Bueno pues las Olimpiadas ya terminaron. Ésto es una buena noticia dado que
Raquel ya me dejará desvelarme en las noches otra vez viendo capítulos viejos de Sex and the City y Will & Grace que pasan siempre en CBS (o una de esas televisoras secundarias) a la medianoche. Sin embargo, hay algo que me gustaría comentar al respecto de las olimpiadas.
Ésta fue la primera vez que viví un evento de tal
envergadura (qué palabra tan soez) fuera de casa, fuera de México. Me di cuenta de que a algunos gringos sí les importa representar a su país dignamente y no traerle medallas al presidente, si no llevárselas a su casa y llenar de orgullo a su familia. Aquí no se andan con mamadas de que se vanaglorien por las medallas que sacan, los medios de televisión no los maman, simplemente se alegran de que diariamente haya hasta decenas de medallas de oro. Tienen mejores cosas que engrandecer, como por ejemplo, Michael Phelps y compañía. Si yo fuera gringo me llenaría de orgullo ver a mi país ganando en muchas competencias, luchando el mismo nivel que los mejores del mundo de otros países. Si fuera gringo o si fuera cualquier otra cosa (menos chino), en todo caso.
Ésta fue la primera vez que veo cómo es la transmisión por televisión de unos JO diferente a como lo hace Televisa o TV Azteca. Aquí no hay
compayitos, ni
güiri-güiris, ni "el color", ni dan importancia a los turistas nacionales que se dieron la vuelta para allá viéndolos nada más haciendo el ridículo frente a un imbécil al cual no podría importarle menos. No pasan a la gente afuera de las sedes embriagándose. No les interesa ser "el primer medio en el mundo en llegar a China", como Televisa hizo teniendo a un pelado allá desde hace como tres años. Sí hay varios reportajes previos, pero no son de cómo Chonita, que es campeona en caminata de la Magdalena Mixhuca, tiene que guisar y mandar a la escuela a sus once hijos, luego irse a trabajar de taxista y en las noches entrena en las canchas del deportivo donde hay un sólo farol funcionando. Los reportajes son de un cabrón que fue a la guerra en Irak, le mutilaron las piernas y ahora se prepara para competir en los paralímpicos y seguir representando a su país con orgullo. Quiero ver cuándo, en primer lugar, alguien es lo suficientemente patriota en México para irse a la guerra con otro país. Y estoy hablando de un gringo que quiere a su país, no cualquier paisanito hecho gringo y mandado a la guerra a la de agüevo. Puedes estar a favor o en contra de la guerra en Irak, pero no es un juego de niñetes ir y poner tu culo para que lo balaceen. Y así hay varios.
En los primeros días, entrevistaron a Bush en el estudio de NBC (igual, no importa si eres pro- o anti-), y cambiándole a Galavisión (que es la mierda de Televisa en Estados Unidos) entrevistaban a Carlos Hermosillo. Los medios aquí se enfocaban en darle la mayor cobertura a Michael Phelps, sus ocho medallas, y cómo iba a encomendarse a su mamá y su hermana. Al ver Azteca América, veo que los comentaristas lloran (sí, lloran) por la primera medalla de oro en Beijing (
caso que ya fue documentado apropiadamente en nuestro blog hermano,
penAjena). Al competir Phelps, pasan imágenes del estadio de los Baltimore Ravens lleno hasta su madre para que todos los vecinos de Phelps vean la competencia. En México pasan la típica escena de la familia del competidor en su sala, sus ocho hermanos, sus siete hijos, su dieciséis tíos y la mamá al borde del llanto por ver al hijo llegar en vigesimo-séptimo lugar.
Vaya, las transmisiones en México son una mamada. Es puro atole con el dedo y sí, a final de cuentas, puro entretenimiento chaquetero.
····················
:: Qué se pide ::
**A)** Copia el fragmento del texto sobre las Olimpiadas que va desde "Ésta fue la primera vez que viví" hasta "en todo caso.", ambos incluidos, y cambia "orgullo" por "satisfacción".
**B)** Según el texto sobre las Olimpiadas, ¿a quién entrevistaban en Galavisión en los primeros días?

:: Datos ::
····················
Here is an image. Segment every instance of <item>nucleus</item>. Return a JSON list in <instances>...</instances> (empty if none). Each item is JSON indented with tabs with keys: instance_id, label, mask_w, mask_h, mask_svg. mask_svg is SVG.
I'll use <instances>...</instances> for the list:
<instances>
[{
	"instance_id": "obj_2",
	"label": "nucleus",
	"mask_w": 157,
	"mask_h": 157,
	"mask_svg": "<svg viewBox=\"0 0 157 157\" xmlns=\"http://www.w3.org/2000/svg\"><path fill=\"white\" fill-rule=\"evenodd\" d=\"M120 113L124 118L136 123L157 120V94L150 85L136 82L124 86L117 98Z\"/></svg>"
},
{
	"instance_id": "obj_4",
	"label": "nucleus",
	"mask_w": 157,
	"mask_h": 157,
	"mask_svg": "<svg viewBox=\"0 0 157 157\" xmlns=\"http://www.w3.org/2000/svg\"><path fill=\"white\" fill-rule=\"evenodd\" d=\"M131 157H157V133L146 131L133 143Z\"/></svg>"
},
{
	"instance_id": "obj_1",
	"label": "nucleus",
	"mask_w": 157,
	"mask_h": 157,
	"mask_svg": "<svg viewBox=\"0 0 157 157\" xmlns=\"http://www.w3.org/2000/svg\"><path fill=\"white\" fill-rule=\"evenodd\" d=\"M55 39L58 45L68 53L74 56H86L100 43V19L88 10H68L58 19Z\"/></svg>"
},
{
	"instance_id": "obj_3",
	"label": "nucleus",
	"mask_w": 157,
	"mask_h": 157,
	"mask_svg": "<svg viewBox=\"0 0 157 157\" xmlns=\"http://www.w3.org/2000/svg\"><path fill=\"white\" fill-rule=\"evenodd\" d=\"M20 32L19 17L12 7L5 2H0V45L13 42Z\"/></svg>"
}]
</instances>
····················
:: Soluciones ::
**A)**
Ésta fue la primera vez que viví un evento de tal
envergadura (qué palabra tan soez) fuera de casa, fuera de México. Me di cuenta de que a algunos gringos sí les importa representar a su país dignamente y no traerle medallas al presidente, si no llevárselas a su casa y llenar de satisfacción a su familia. Aquí no se andan con mamadas de que se vanaglorien por las medallas que sacan, los medios de televisión no los maman, simplemente se alegran de que diariamente haya hasta decenas de medallas de oro. Tienen mejores cosas que engrandecer, como por ejemplo, Michael Phelps y compañía. Si yo fuera gringo me llenaría de satisfacción ver a mi país ganando en muchas competencias, luchando el mismo nivel que los mejores del mundo de otros países. Si fuera gringo o si fuera cualquier otra cosa (menos chino), en todo caso.

**B)** A Carlos Hermosillo.